What is more, the outflow of ITRI personnel into academia and industry, said to exceed 10,000 to date, had contributed much in the form of informal technology transfer.

But Prof Sun makes clear that ITRI is but one of the success factors in Taiwan's transformation.

Another was the establishment of the Science Park in Hsin Chu, a short drive from Taipei, in the late '70s.

The idea was to provide an incubator-like environment for start-up technology companies, with facilities that provide all the necessary infrastructure and public service at reduced cost.

Located in Hsin Chu county, it is close to ITRI and two top universities renowned for their science-and-technology programmes -- Tsing Hua and Chiao Tung.

"It is modelled after the Silicon Valley," says Prof Sun, "which is close to Stanford University and the University of California at Berkeley."

The idea worked, he says, as many start-ups became household names. One example is Acer, the computer and information company.

The introduction of venture capital into Taiwan in the early '80s is another factor that played an important role. Helped by tax incentives that favour equity investment in technology-oriented venture-capital firms, Taiwan now boasts more than 100 such companies with a combined capital of over US$2 billion, the professor points out.

A coordinated education-system policy also helped, by meeting the fast growing requirement for a better educated workforce.

In 1987, graduates of junior colleges and universities made up 14 per cent of Taiwan's workforce. By 1997, the figure rose to 24 per cent.

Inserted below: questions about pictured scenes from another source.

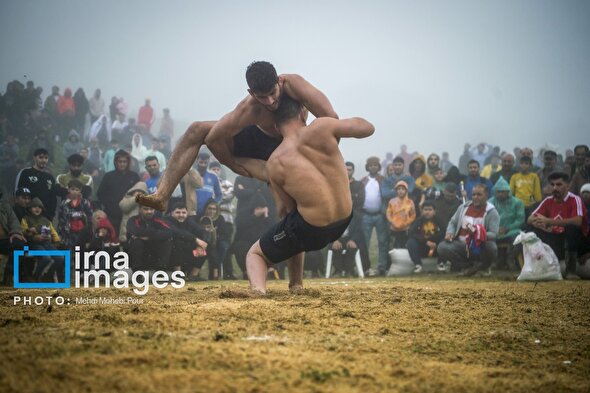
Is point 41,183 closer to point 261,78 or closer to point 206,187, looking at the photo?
point 206,187

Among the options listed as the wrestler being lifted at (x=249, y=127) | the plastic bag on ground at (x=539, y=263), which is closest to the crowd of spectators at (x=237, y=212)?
the plastic bag on ground at (x=539, y=263)

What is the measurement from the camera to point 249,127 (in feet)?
18.1

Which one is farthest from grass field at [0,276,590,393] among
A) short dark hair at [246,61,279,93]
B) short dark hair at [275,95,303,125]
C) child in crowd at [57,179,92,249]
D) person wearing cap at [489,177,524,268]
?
person wearing cap at [489,177,524,268]

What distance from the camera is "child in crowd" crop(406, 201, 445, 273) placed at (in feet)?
35.8

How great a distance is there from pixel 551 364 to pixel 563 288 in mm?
4433

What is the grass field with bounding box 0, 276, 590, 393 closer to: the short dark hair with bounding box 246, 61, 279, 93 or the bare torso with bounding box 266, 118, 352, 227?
the bare torso with bounding box 266, 118, 352, 227

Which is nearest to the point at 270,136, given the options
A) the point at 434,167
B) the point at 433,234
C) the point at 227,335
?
the point at 227,335

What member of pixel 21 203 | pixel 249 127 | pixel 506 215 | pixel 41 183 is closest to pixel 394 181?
pixel 506 215

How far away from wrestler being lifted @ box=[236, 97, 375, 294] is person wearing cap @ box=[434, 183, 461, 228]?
615 centimetres

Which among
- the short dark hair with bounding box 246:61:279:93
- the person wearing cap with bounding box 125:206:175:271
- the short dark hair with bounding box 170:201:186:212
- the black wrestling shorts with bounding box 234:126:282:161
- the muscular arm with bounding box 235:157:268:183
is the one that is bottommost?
the person wearing cap with bounding box 125:206:175:271

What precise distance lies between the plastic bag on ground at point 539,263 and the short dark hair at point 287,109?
506 centimetres

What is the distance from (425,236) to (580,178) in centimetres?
281

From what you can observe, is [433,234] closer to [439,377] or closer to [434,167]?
[434,167]

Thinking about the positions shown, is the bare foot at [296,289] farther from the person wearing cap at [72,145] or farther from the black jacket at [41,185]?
the person wearing cap at [72,145]
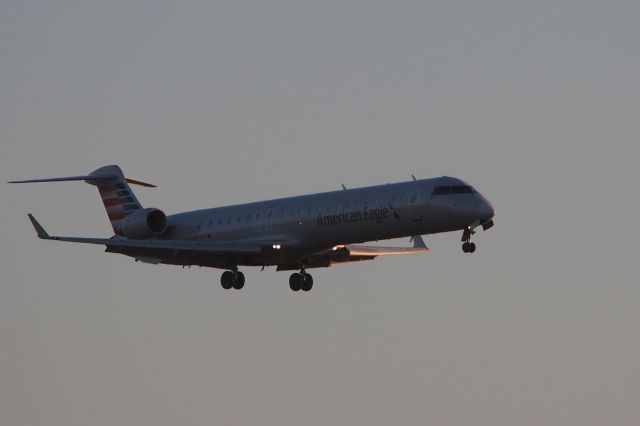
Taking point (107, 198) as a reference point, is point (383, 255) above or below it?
below

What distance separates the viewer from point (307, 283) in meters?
60.9

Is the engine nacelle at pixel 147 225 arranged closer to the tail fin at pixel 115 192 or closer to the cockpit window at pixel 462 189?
the tail fin at pixel 115 192

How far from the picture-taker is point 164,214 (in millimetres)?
64625

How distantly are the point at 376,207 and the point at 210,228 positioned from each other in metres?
8.47

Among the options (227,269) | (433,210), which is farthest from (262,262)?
(433,210)

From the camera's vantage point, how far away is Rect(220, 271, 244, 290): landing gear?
61.6m

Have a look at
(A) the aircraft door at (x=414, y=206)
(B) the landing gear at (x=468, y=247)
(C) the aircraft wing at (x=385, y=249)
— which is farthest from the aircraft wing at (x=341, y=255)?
(B) the landing gear at (x=468, y=247)

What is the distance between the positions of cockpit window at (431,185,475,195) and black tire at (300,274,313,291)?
697 centimetres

The result was an 80-per cent increase of undergraduate students in Taiwan in the last decade (340,000 now), and a quadrupling of doctoral students (about 9,000 now).

Many have argued that the most decisive success factor was the steady stream of returning graduates from overseas who became business and government leaders in Taiwan's transformation. But they say that it was more the result of serendipity rather than good planning.

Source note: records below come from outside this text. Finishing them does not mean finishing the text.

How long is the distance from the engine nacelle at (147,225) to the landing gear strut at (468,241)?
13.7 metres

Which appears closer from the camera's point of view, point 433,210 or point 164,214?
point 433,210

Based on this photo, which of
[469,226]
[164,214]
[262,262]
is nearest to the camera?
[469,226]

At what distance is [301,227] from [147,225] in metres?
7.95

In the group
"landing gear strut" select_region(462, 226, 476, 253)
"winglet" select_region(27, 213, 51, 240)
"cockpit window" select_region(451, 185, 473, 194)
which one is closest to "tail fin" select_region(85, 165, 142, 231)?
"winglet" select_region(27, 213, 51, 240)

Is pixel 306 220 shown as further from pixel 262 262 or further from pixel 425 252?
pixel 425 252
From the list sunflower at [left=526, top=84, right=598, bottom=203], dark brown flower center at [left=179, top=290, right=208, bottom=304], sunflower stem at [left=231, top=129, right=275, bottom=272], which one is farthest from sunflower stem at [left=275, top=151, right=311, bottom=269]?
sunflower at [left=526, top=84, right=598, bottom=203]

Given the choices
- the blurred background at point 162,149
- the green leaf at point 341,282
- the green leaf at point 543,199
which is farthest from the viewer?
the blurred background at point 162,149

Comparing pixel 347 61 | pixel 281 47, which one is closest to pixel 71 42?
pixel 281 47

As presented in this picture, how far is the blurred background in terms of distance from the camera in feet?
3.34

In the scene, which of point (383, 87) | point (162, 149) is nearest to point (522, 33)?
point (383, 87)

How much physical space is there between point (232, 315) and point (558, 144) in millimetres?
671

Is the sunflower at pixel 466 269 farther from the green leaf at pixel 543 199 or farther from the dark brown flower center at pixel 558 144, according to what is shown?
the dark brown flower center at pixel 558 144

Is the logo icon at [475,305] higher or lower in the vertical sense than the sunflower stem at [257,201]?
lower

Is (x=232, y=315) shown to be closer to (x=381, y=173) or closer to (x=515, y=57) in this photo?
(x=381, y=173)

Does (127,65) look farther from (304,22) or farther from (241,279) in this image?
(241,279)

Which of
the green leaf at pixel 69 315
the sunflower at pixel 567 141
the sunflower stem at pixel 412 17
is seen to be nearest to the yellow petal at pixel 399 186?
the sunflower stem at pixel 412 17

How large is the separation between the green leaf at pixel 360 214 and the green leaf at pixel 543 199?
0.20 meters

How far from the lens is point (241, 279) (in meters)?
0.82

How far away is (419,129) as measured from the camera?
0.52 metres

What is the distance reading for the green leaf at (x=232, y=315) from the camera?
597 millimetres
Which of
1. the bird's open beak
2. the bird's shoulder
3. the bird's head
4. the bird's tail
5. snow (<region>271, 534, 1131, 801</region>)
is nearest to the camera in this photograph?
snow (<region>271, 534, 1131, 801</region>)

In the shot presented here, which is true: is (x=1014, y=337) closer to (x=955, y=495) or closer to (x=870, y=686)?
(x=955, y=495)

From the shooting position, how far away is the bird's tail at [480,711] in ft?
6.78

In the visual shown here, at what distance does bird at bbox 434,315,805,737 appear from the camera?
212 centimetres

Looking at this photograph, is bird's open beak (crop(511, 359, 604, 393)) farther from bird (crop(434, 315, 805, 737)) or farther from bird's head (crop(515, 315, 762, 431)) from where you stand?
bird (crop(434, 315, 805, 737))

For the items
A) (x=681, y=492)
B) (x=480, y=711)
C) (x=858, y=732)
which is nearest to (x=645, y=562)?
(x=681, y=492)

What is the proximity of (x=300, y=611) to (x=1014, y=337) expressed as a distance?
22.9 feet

In the '60s and '70s, Taipei fretted about its "brain drain" because its best and brightest graduates were heading to the West for advanced studies, where most of them remained.

No one had anticipated the "reverse brain drain" in the '80s and early '90s when overseas-trained Taiwanese began heading back, bringing with them industrial experience from the top companies in the West, state-ofthe-art technology as well as connections to a network of the world's experts.

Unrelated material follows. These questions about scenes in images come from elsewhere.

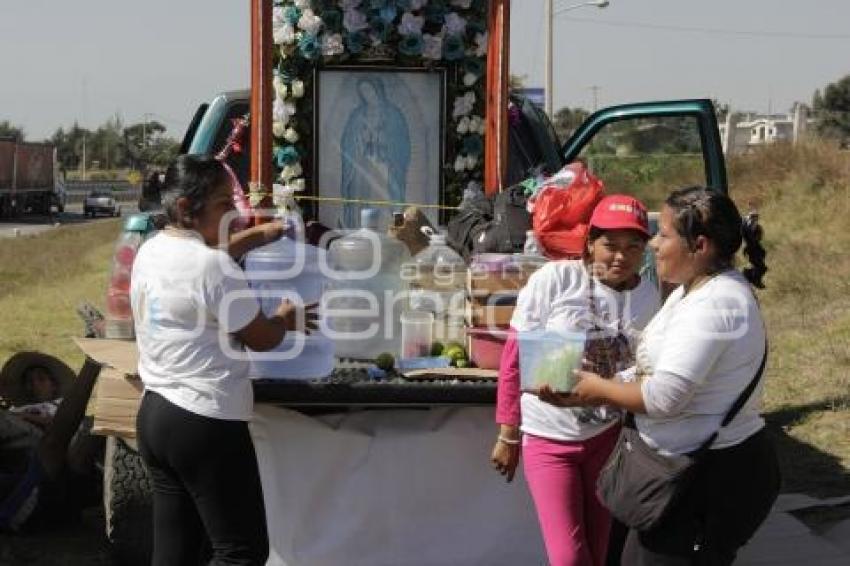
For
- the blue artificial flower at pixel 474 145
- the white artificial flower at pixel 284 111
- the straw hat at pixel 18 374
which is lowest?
the straw hat at pixel 18 374

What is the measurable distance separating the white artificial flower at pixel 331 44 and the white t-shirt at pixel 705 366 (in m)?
4.10

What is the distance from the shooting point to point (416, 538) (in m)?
4.40

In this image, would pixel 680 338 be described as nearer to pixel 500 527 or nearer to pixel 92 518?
pixel 500 527

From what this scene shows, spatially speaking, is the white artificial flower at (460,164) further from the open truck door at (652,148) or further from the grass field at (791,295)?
the grass field at (791,295)

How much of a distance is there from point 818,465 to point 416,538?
341cm

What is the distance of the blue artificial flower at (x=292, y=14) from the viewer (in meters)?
6.67

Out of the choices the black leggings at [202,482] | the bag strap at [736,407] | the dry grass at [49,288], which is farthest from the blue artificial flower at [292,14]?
the dry grass at [49,288]

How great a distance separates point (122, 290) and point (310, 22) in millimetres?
2311

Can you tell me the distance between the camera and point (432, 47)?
266 inches

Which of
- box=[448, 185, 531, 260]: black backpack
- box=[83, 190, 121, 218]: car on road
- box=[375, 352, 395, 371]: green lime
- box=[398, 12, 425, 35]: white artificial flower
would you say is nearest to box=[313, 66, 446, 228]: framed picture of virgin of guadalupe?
box=[398, 12, 425, 35]: white artificial flower

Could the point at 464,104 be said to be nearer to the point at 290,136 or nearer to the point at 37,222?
the point at 290,136

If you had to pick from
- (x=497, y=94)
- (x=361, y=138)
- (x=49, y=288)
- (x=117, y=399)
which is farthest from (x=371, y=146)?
(x=49, y=288)

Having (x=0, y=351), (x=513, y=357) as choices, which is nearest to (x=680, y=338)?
(x=513, y=357)

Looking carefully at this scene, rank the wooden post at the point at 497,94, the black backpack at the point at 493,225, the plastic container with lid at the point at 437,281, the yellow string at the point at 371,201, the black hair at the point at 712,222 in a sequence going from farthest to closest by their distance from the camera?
the wooden post at the point at 497,94 < the yellow string at the point at 371,201 < the black backpack at the point at 493,225 < the plastic container with lid at the point at 437,281 < the black hair at the point at 712,222
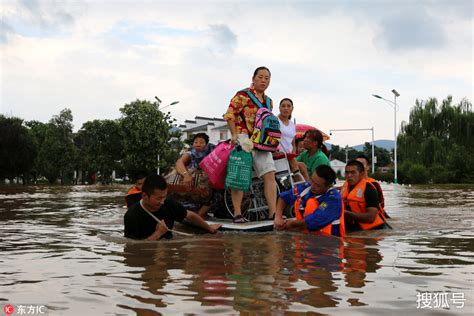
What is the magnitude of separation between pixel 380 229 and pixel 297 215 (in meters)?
1.41

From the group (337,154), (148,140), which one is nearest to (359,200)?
(148,140)

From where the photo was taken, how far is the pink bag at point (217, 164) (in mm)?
7680

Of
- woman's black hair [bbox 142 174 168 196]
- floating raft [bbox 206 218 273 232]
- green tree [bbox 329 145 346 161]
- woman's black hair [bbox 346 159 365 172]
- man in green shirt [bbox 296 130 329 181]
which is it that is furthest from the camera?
green tree [bbox 329 145 346 161]

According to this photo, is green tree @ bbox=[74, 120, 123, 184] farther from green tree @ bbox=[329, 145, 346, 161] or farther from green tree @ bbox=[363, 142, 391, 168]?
green tree @ bbox=[329, 145, 346, 161]

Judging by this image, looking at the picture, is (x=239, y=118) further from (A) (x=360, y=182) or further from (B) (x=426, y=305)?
(B) (x=426, y=305)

As Prof Sun observes, about 40 per cent of the start-up companies in Hsin Chu Science Park are founded by these returning Taiwanese.

But this stream is now drying up, he admits.

The reason? As Taiwan prospers, fewer students go for overseas study, and a smaller portion of those who do are staying on in the West after they complete their courses.

So the "talent pool reserve" abroad has dwindled.

To a question from the audience during the lecture, Prof Sun says the problem this will pose is not so much one of research creativity but of maintaining access to the international network.

In the past, Taiwan has overcome the challenge of being "small and backward", both of which he says are "advantages in disguise".

The world offers lots of opportunities for small economies to grow, he explains. And being backward means you can learn from others.

But after catching up, Taiwan finds itself in a new ball game because now "you have to do your own research -- which is not only more expensive but also goes at a slower pace".

Now the nation spends about 2 per cent of its GDP -- about US$6 billion last year -- on research and development. The plan, he says, is to raise that to 2.5 per cent -- the level of advanced countries -- by the year 2000, and further up to 3 per cent by 2010.

"We are gearing up for the new challenge," he says.